▶ Source passage
Lowell and Lincoln APP still one school
From David Garrick, President of the Lowell PTA, in a message to Superintendent Banda, board directors, and others:
Mr. Garrick also fails to mention that Lowell is trying to become a Creative Approach School, and, if the two schools are still regarded as one school, then they will need the support of the Lowell at Lincoln teachers and staff to reach the 80% buy-in requirement. Such an approval would create a lot of risk for the Lincoln staff without offering them any benefit. There is good reason to doubt it.
I am the president of Lowell Elementary School's PTA and a parent of a student who has attended Lowell for the past four years. I am contacting you to inquire about a situation that has come to my attention, which affects the quality of education Lowell is able to design for its students. As I hope you are aware, parents at Lowell and Lincoln APP spent much of last year trying to convince the school district that separating the two schools was in the best interest of both parties. Thanks to their enormous efforts, last spring Susan Enfield announced that both schools would be separated in the interest of offering students the best possible educational experience. It has come to my attention that this has not happened. Due to this oversight, Lowell now must contend with a number of issues related to designing a high-quality experience to our students; two of which have been brought to my immediate attention:
First, academic goals for both schools are aggregated as a single entity. This leads the state, district, and individual campuses to set academic goals based of skewed populations. Considering that the APP population is specifically generated based on academic achievement, it is logical to determine that academic goals for students at both campuses will not accurately represent their actual populations. In reference to Lowell - our enrollment is much smaller than that at Lincoln and so our goals will be affected to a greater degree.
Second - and of immediate importance - is that this lack of separation affects state and federal funding of Lowell. Our student population qualifies for from 50 to 55 percent (depending on which district employee communicates this information) for free and reduced lunches. As I understand it, this threshold qualifies students at Lowell for funding under Title One funding from the US Department of Education. When the two campuses are linked as a single entity, Lowell no longer qualifies for this funding - directly affecting the services Lowell is able to offer students. In short - our children are not receiving the quality education they deserve due to a paperwork connection that links our two schools.
My request is this. Please rectify this situation. Families and faculty at Lowell are committed to design a high-quality experience for our students and only seek a fair chance to do so. We seek your help in getting to the bottom of this matter.
Please reply to me so that I can help inform our parent community about the progress being made to our parents as Seattle Schools lives up to its commitments to our students and families.Mr. Garrick is gracious in referring to this failure to keep a commitment as an "oversight". The simple truth is that Seattle Public Schools has never kept a single promise that they have ever made to students and communities. Such a perfect record cannot be the result of series of simple oversights; it must be deliberate. Want to know why the District doesn't have the public's trust? It's because the District isn't trustworthy.
Mr. Garrick also fails to mention that Lowell is trying to become a Creative Approach School, and, if the two schools are still regarded as one school, then they will need the support of the Lowell at Lincoln teachers and staff to reach the 80% buy-in requirement. Such an approval would create a lot of risk for the Lincoln staff without offering them any benefit. There is good reason to doubt it.
Comments
Another consequence of this is we received the recent data for test scores and the district would not divide the data between the two schools. We have to do the CSIP ( continue student improvement plan) which each school must do. We are supposed to come up with a plan with flawed information. Again, we are not able to help the students at Lowell because the district will nor do their job.

▶ Raw data
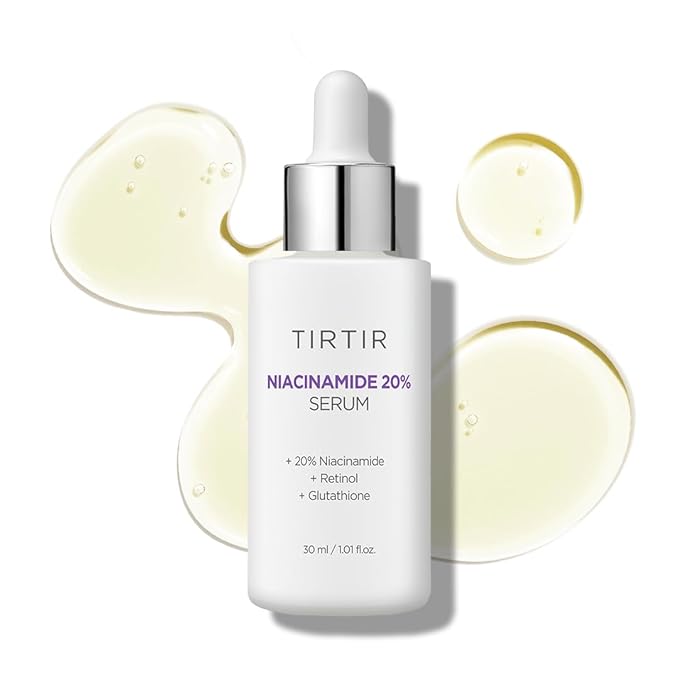 TIRTIR Niacinamide 20% Serum 30ml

▶ Parts of the exercise
**A)** According to the post about Lowell and Lincoln APP, what buy-in level does Lowell need to become a Creative Approach School?
**B)** Continue the post about Lowell and Lincoln APP from its final sentence.

▶ Answers
**A)** 80% buy-in.

**B)**
If the district employees can not do there jobs, maybe Banda should clean house and find people who can.
Watch out, because before long there will be no such thing as "schools". There will only be "programs" located in "buildings" - throughout the district. Your child will not attend a school. Your child will attend the "neighborhood school name" PROGRAM located at the "neighborhood school name" BUILDING. All bets will be off. No "program" will be safe from the lackadaisical and unprofessional meddling of SPS staff in orchestrating their "plates spinning on sticks" approach to management.
Oompah
-sped parent
If so that would be another reason the district would want to continue to hedge this issue.
Ben
It is wrong to manipulate the data to deny federal money to the Lowell children.
The Board cannot grant Lincoln school status until a formal proposal is presented to them by the district. I hope families from both schools, plus many others, will write to the district and demand an immediate end to this unfair situation.
If test scores are so important, you'd think there would be takers for that offer.
- Just Asking
How quickly could something like this be rectified, should SPS / Banda decide that they want to do something about it? Could this be taken care of quickly in theory?
--FedMomof2
Right now, North APP seems to have a pretty good situation: for all practical purposes, they have their own, self-contained school with its own budget, principal and staff. They have not been split up into pieces again, have a stable home for the next few years, and at least the possibility of moving intact into a new elementary at the Wilson Pacific site.
Can someone explain what APP might actually gain from a truly formal split from Lowell?
Very Curious
It's also been challenging to get equipment, like computers and overhead projectors and library books, and I heard that it took months longer than it should have to be able to actually hire a Vice Principal. Day in and day out, these issues create an extra burden and more hoops for school staff to jump through.
All of these things, however, pale in comparison to the fact that Lowell appears to be eligible for Title 1 funding that it cannot currently get.
The thing I don't understand is what the concern is over giving Lincoln school status in the short-term. The Board is in charge of "creating" schools but also closing schools. Should APP be too large to fit into a 650-kid school in 2017, the Board can "close" the school and divide the populations in two. Heck, even if it isn't and the Board wants to follow through with its nascent plan to create "equity" by placing elementary APP in 5 geographic regions throughout the district, they will still have the authority to "close" Lincoln in the future to make that happen.
Am I missing something here? Doesn't that make sense? Grant school status, which gets us through the next 5 years. Make changes when and if circumstances demand in the future.
Jane
1) Why doesn't the District acknowledge the truth, that Lowell at Lincoln is an independent school from Lowell?
2) How can that reason outweigh the harm that this situation is causing?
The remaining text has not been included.